[[ Document text, beginning ]]
FOR IMMEDIATE RELEASE
Monday, August 22, 2022 Contact: email@example.com
San Francisco, CA – The San Francisco Department of Emergency Management and City officials today announced the launch of PulsePoint, a mobile phone application (PulsePoint app) designed to support public safety agencies increasing cardiac arrest survival rates through improved bystander performance and active resident support.
San Francisco’s 9-1-1 dispatch center has formally integrated the use of the PulsePoint application with the 9-1-1 computer-aided dispatch (CAD) system. When a 9-1-1 dispatcher receives and identifies a call related to sudden cardiac arrest (SCA), the information on the CAD system will automatically trigger a PulsePoint application push notification.
“When someone experiences sudden cardiac arrest, help must arrive as soon as possible to increase their chances of survival,” said San Francisco Department of Emergency Management Executive Director Mary Ellen Carroll. “The PulsePoint app provides 9-1-1 dispatchers with an additional tool to notify individuals nearby to respond, perform lifesaving CPR quickly, and provide AED assistance until first responders arrive.”
Anyone with the app who is located within a six-block radius of the incident can receive a push notification to the location of the closest publicly accessible automated external defibrillator (AED) to render aid.
[[ Document text, end ]]
Assigned task ::
Continue the press release on San Francisco's PulsePoint app launch, starting right after its last sentence.
[[ Data listing, beginning ]]
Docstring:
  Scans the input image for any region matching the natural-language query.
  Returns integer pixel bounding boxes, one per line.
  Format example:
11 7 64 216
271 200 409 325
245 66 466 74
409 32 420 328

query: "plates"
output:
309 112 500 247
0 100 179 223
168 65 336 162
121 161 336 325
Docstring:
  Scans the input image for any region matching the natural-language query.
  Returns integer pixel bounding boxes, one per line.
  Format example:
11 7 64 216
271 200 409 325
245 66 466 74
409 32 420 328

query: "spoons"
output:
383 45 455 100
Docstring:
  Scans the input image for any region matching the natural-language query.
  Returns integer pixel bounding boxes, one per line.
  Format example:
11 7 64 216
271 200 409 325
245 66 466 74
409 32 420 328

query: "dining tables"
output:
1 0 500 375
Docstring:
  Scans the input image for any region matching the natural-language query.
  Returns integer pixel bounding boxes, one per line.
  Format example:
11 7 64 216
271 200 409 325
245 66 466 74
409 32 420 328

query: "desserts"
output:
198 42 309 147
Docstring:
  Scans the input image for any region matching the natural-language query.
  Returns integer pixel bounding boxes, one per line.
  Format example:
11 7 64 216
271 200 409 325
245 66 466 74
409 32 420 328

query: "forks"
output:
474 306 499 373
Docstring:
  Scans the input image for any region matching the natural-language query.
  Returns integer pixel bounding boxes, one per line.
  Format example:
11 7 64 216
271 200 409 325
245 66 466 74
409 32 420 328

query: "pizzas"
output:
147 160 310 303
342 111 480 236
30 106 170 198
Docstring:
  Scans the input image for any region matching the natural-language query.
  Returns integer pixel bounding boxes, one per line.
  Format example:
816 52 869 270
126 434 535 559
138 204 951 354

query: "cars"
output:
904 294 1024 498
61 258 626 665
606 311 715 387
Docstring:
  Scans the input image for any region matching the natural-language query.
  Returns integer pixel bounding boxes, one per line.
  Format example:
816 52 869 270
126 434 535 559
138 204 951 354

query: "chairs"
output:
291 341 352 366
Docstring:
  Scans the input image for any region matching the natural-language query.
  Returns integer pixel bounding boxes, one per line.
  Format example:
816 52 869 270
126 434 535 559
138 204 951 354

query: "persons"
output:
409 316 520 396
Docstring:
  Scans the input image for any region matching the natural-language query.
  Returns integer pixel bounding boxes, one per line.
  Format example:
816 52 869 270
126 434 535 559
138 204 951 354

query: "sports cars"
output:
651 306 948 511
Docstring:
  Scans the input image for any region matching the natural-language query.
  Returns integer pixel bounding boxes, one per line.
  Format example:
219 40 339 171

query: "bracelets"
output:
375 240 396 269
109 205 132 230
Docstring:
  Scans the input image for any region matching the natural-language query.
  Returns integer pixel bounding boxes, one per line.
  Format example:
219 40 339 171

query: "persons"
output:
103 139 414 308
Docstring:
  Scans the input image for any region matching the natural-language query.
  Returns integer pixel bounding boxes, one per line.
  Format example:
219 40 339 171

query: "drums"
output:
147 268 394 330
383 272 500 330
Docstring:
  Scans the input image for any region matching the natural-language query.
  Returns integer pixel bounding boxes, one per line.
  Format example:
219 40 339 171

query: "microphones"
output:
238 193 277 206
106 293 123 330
[[ Data listing, end ]]
Response area ::
“Time is of the upmost importance when it comes to helping someone experiencing a cardiac arrest. The PulsePoint app provides this critical element: closing the time gap between when CPR is started,” said San Francisco Fire Department Chief Jeanine Nicholson. “We want anyone willing and able to conduct CPR on someone experiencing cardiac arrest to download the PulsePoint app. This way bystanders and emergency medical first responders can work together to save lives.”
In the past three months, DEM’s Emergency Medical Services Agency (EMSA) staff have received three CPR-needed alerts from the PulsePoint app. EMSA staff were able to respond in person with an AED within five minutes, arriving before or at the same time as paramedics.
DEM conducted a soft launch of the app on May 19, 2022 and has seen a steady increase in the number of registered users. There are 1027 registered monthly active users as of July 2022. The PulsePoint app is available for download on Google Play, iPhone App Store, or by scanning the QR code below.
To learn more, watch DEM’s public service announcement video about the app.
About the San Francisco Department of Emergency Management
The San Francisco Department of Emergency Management (DEM) leads the City in planning, preparedness, communication, response, and recovery for daily emergencies, large scale citywide events, and major disasters. DEM is the vital link in emergency communication between the public and first responders, and provides key coordination and leadership to City departments, stakeholders, residents, and visitors.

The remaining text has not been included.